Gubernur Mahyeldi Sudah 17 Tahun Penyelenggaraan Pesantren Ramadhan di Kota Padang

PADANG — Pemerintah provinsi Sumbar mengapresiasi banyak generasi muda yang hadir setiap ramadan. Kalau kita menginginkan daerah ini baik di masa mendatang yang penting dilakukan adalah memberikan perhatian pendidikan kepada generasi muda untuk menjadi generasi taqwa, karena pemuda hari ini akan menjadi pemimpin di masa depan.

Hal ini diungkap Gubernur Sumatera Barat Mahyeldi Ansharullah, di Mesjid Raudatul Jannah di perumahan wisma Indah lestari, Lubuk Buaya, Padang. Jumat (30/4/2021).

Lebih lanjut Gubernur mengatakan Allah berfirman dalam Al Qur’an, janganlah kita tinggalkan generasi dalam keadaan lemah, lemah iman, lemah akhlak, lemah mental, lemah dalam kehidupan dan kelemahan yang lain.

“Jadi, ingatlah pesan Allah pada kita dimana saja posisi dan jabatan kita jangan sampai tinggalkan generasi yang lemah, kita harus menyiapkan generasi yang kuat, berkualitas, beriman dan bertaqwa,” ujarnya.

Tak hanya itu Gubernur menyebutkan tidak akan ada generasi yang kuat jika tidak diupayakan. Cara mengupayakannya dengan membina mereka. Seperti sabda Allah, hendaklah ada sebagian di antara kamu membina generasi muda.

” Alhamdulillah Pemko Padang sudah melakukan pembinaan dengan melaksanakan pesantren ramadan setiap tahunnya. Ini telah dilaksanakan semenjak 2004 masa walikota Fauzi Bahar, sudah 17 tahun tetap berjalan,” jelasnya.

Pemko Padang terus melakukan pesantren ramadan karena itu adalah bentuk pembinaan, upaya yang kita lakukan. Kalau tidak ada pembinaan mereka akan ikut arus dan terpengaruh.

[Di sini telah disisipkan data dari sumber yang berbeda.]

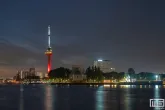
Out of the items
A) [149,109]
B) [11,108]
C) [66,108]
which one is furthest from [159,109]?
[11,108]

” Ada diantara mereka mengalami kerusakan akhlak dan cara berpikir maka kita  sebagai orang tua, pemimpin, tokoh masyarakat perlu memberikan pembinaan. Sehingga bisa mengajak orang lain melakukan kebaikan,” imbuhnya.

Gubernur juga menyebutkan tidak mungkin orang yang tak punya kekuasaan bisa memerintah. Yang bisa itu pribadi yang kompeten, memiliki kekuatan.

Maka pemerintah menginisiasi dengan adanya Pesantren Ramadan, TPA, Wirid Remaja. Tak hanya itu orang tua dan pemerintah perlu membina generasi muda untuk melakukan kegiatan positif memberi support dan motivasi anak muda agar menjadi generasi berkualitas.

“Kewajiban bagi kita untuk membina mereka. Kita siapkan menjadi presiden dan pemimpin dimasa yang akan datang, semuanya akan diganti,” himbau Mahyeldi.

Mahyeldi mengajak seluruh yang hadir untuk menyumbangkan kebajikan untuk generasi muda, insyaallah mereka akan jadi generasi yang baik.

Perkembangan dari masyarakat yang tinggal di komplek dekat mesjid Raudatul Jannah semakin meningkat. Itu dibuktikan dengan dilengkapinya fasilitas masjid, sudah ada TPA nya juga.

“Beberapa tahun yang lalu saya ke sini, kondisinya jauh berbeda, sekarang sudah bagus, alhamdulillah ini berarti semangat masyarakat untuk beragama luarbiasa di komplek – komplek kota padang. Generasi mudanya juga ramai tadi hadir meskipun sudah di hari 10 yang ke 2. Mudah – mudahan di hari 10 ke 3 nanti mesjid tetap ramai, karena ada malam istimewa di sana yakni malam lailatul qadar,”ungkapnya.

Gubernur menghimbau Kepada kaum muslimin dan muslimah untuk meni gkatkan lagi ibadahnya, zikirnya, tilawah alqurannya, kemudian istigfar dan amalan sunnah lainnya. “Mari kita tunggu malam lailatul qadar yang ada di malam ganjil di 10 terakhir Ramadan,” ujarnya.

Di akhir, Gubernur memberikan bantuan untuk Mesjid Raudatul Jannah senilai Rp. 20.000.000 dari pemprov Sumbar, kemudian Semen Padang Rp. 7.500.000  dan Bank Nagari Rp. 5.000.000

Turut hadir dalam kegiatan tersebut H. Ramal Shaleh, Ketua LKAAM Sumbar, Kepala Biro CSR Semen Padang, Kabiro Umum, Kabiro mental kesra, Kabag Relasi Muda, Ketua Cabang Bank Nagari Siteba.